Different approaches have been investigated to develop a preventive or therapeutic vaccine, although none of them has been fully practical. Therapeutic vaccines against HIV-1 have been studied with the aim of eliminating the virus from reservoir cells with or without HAART (Highly Active Antiretroviral Therapy). Fusion proteins with the most immunogenic features among conserved regions can facilitate this achievement in such a variable virus. To achieve the most immunogenic and also conserved regions, bioinformatics tools are widely used to predict antigens' features before applying them.

OBJECTIVE

This study aimed at the in vitro evaluation of p24 -Nef fusion protein based on the previous in silico design to achieve a potential therapeutic subunit vaccine against HIV-1.

METHODS

The truncated form of p24-Nef using AAY flexible linker and the full protein were expressed and evaluated in the prokaryotic system and confirmed by western blotting. We also used pcDNA3.1 to transfect Lenti-X 293T cells. Moreover, lentiviral vectors were applied to produce recombinant virions harboring the genes of interest and cell transduction.

RESULTS

Both fusion proteins in a truncated and a full form were expressed and confirmed by Anti Nef polyclonal antibody in western blotting.
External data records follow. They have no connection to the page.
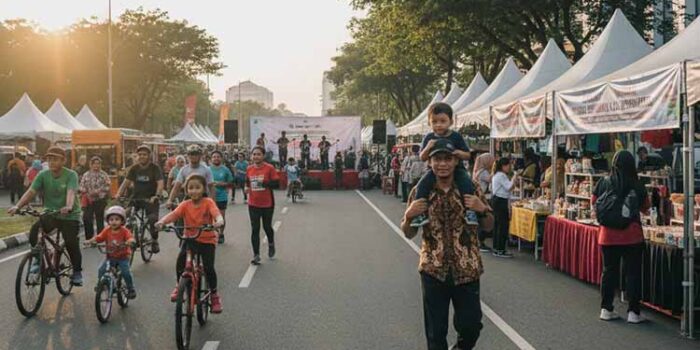 CFD Tegar Beriman Cibinong Jadi Magnet Warga Lintas Daerah CFD Tegar Beriman Cibinong Jadi Magnet Warga Lintas Daerah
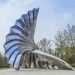 Largest Permanent Sculpture ‘Reflection’ by Richard Sweeney in Zhengzhou, China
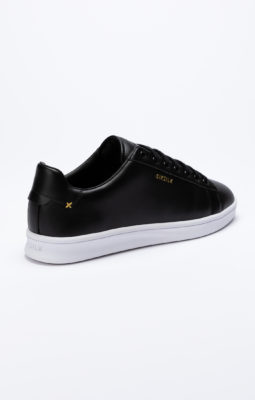 Sik Silk - Kimi Low - Boty - Černé - Image 2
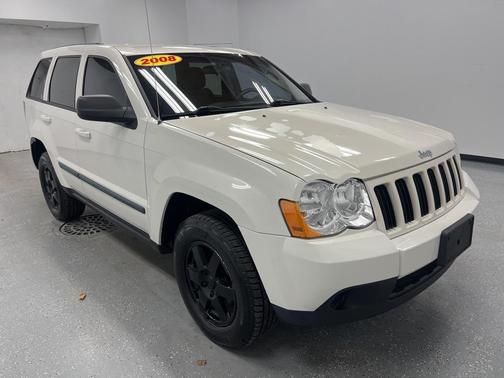 2008 Jeep Grand Cherokee Laredo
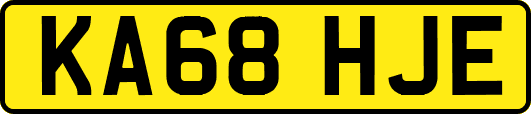 KA68HJE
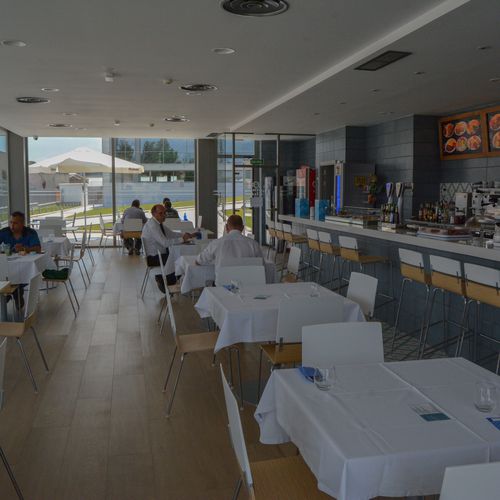 Menú del día en  | Cafetería Fahedu - Ronda Norte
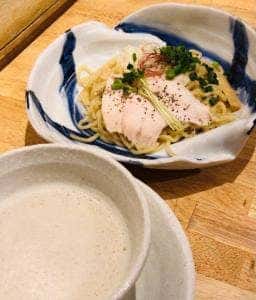 らーめん 泉鶏白湯 鶏神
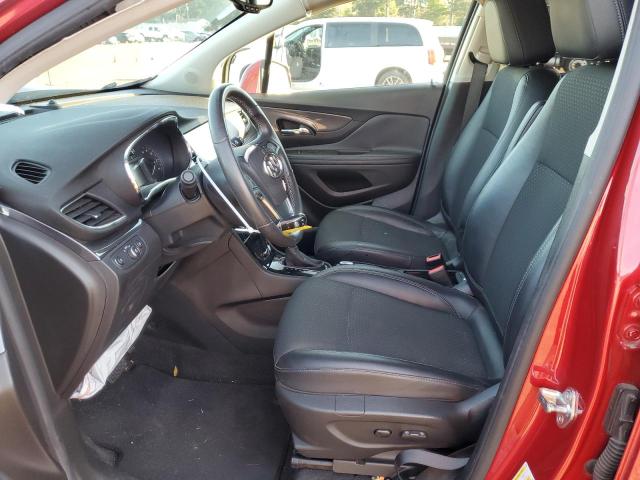 Photo 7 from auction – 2017 BUICK ENCORE PRE with VIN KL4CJBSB5HB034028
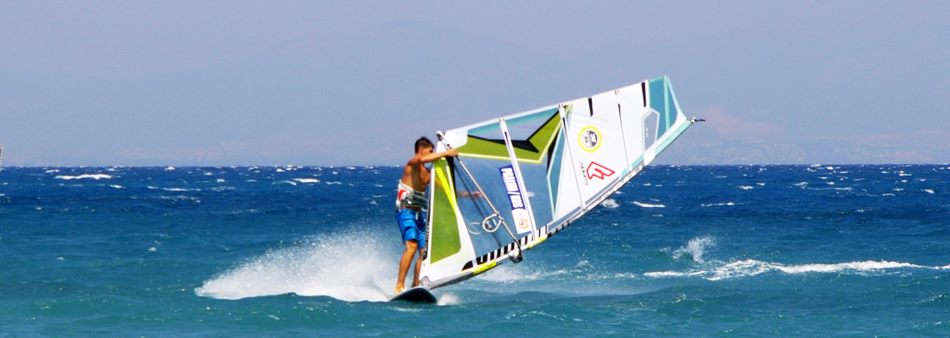 Kos windsurf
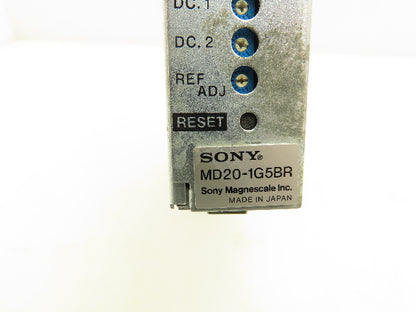 Sony MD20-1G5BR Position Detection Interpolator Module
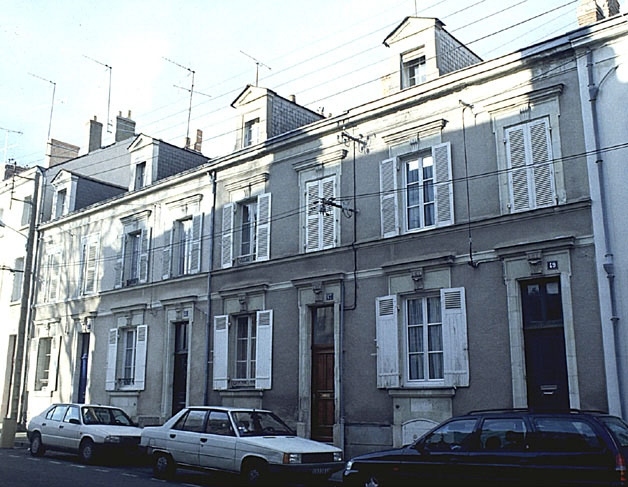 Lotissement concerté (5 maisons)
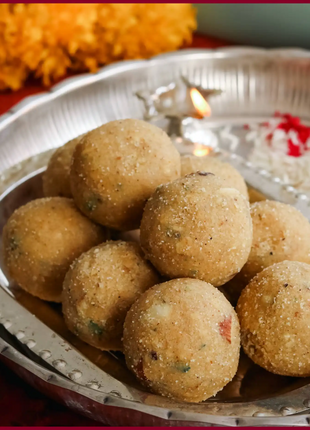 Moong Laddoo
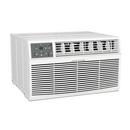 Durastar White BTU Through the Wall Room Air Conditioner - Cool Only 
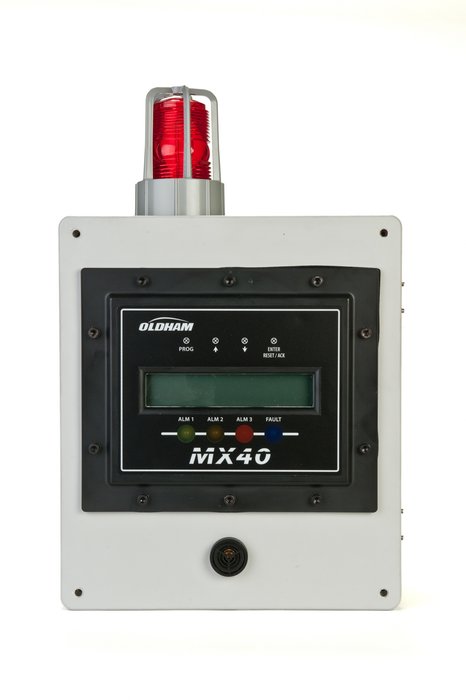 Новый газовый детектор Компания OLDHAM начинает выпуск детекторов серии 700/710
Recombinant virions were generated and transduced Lenti-X 293T cells confirming by immunofluorescence microscope and p24 ELISA assay kit. Transduced cells were analyzed by SDS-PAGE and western blotting, which resulted in approved protein expression.

CONCLUSION

Fusion protein of p24 and Nef is well expressed in eukaryotic cell lines according to its pre-evaluated features by bioinformatics tools.